Interestingly, it seems that relapses during therapy were better predictors of future relapses than they were of future MRI activity (Table 1). Similarly, MRI activity seemed to have been a better predictor of future MRI activity than it was of future relapses (Table 1).
Discussion
The introduction of new drugs as MS therapeutics has been accompanied by the prospect of both improved efficacy and increased toxicity [6]. In such a circumstance, physicians require guidance about the optimal time to switch a patient from a first-line therapy to a new therapy that is potentially more effective but also potentially more risky. There is some evidence that brain MRI could be used to indicate treatment response for IFNβ formulations [7]; however, this issue is highly controversial. To help address this question, we undertook a subgroup analysis of the BEYOND study of those patients treated with the standard dose of IFNβ-1b to search for factors that may be indicative of an insufficient response to treatment. Because IFNβ-1b treatment unequivocally reduces (on average) both clinical and MRI evidence of disease activity [2, 8], the identification of those factors (while on therapy), which predict a poor post-treatment outcome, might be very helpful to clinicians in identifying those patients who are in need of more aggressive management.
In the present study, several clinical and brain MRI predictors (both at baseline and during treatment) were identified by univariate analysis as being associated with higher levels of disease activity during the subsequent period of observation. By contrast, the number of variables was greatly reduced when we used a multivariate approach to look for independent contributors. Thus, both the relapse activity before treatment and, to a much greater extent, the relapses during the first year of treatment were significantly associated with higher post-year 1 relapse rates. However, none of these predictors were selected in the multivariate model for prediction of MRI lesion rates. Similarly, both the baseline T2 hyperintense lesion volume and, especially, increasing MRI activity during the first year of therapy were significant independent predictors of future MRI activity. However, although the highest category of MRI activity (≥3 new lesions) was weakly predictive of future relapses, none of the other MRI variables were significantly associated with future relapses. Also, the presence of NAbs during the first year of therapy was a significant predictor of future MRI activity. Nevertheless, consistent with previously published observations from BEYOND and from other studies [9, 10], there was not even a hint of an impact of NAbs on future relapse activity (Table 1).
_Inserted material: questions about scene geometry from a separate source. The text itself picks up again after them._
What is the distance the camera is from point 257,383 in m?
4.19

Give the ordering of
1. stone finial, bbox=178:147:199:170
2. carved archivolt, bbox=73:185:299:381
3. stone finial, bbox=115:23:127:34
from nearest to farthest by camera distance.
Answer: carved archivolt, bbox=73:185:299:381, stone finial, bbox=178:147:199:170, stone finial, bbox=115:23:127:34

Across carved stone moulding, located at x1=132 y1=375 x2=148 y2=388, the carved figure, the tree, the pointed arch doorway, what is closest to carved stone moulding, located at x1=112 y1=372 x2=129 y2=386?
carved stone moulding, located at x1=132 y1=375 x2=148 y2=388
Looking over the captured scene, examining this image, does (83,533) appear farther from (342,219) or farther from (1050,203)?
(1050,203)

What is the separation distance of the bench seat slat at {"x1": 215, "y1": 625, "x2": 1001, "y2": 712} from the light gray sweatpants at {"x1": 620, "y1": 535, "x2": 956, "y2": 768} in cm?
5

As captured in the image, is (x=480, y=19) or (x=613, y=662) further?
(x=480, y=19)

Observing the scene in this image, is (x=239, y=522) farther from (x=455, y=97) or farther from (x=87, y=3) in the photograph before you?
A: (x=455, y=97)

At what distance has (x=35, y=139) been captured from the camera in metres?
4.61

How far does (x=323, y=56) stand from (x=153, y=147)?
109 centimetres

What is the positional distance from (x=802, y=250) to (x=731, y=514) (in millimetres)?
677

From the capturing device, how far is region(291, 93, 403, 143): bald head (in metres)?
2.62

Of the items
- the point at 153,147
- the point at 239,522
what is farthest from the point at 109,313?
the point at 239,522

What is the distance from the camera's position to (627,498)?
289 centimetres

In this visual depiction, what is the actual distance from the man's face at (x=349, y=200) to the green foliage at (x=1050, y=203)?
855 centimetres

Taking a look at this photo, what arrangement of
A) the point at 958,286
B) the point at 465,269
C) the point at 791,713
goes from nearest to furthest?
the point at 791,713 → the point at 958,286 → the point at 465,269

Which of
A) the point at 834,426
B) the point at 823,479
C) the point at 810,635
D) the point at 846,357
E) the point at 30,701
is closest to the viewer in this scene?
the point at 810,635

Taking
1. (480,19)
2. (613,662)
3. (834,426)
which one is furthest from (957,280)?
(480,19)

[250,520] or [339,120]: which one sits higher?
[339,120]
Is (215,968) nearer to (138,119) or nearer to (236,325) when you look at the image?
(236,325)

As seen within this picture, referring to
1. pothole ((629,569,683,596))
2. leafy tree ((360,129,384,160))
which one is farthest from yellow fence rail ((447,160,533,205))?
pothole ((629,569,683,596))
These findings are similar to, but distinct from, those reported previously [11–13]. In a study of 222 patients, the authors reported that the combination of relapses together with the finding of new active MRI lesions was particularly important prognostically [12]. In the present study, also, both relapses and MRI activity were important for prognosis but seemed to predict different outcomes (i.e., relapses predicted future relapses and MRI predicted future MRI activity). This kind of disconnect between the clinical state and MRI has been noted previously and has been referred to as the clinico-radiological paradox [14]. It is also similar to the disconnect, which has been observed with respect to the correlation between the short-term outcome measures and long-term disability [15]. Thus, in the 16-year follow-up of the pivotal IFNβ-1b trial, the only significant on-study predictors of disability outcomes were the clinical measures of attack rate and short-term disability [15]. By contrast, all of the on-study MRI variables were not correlated with outcome [15].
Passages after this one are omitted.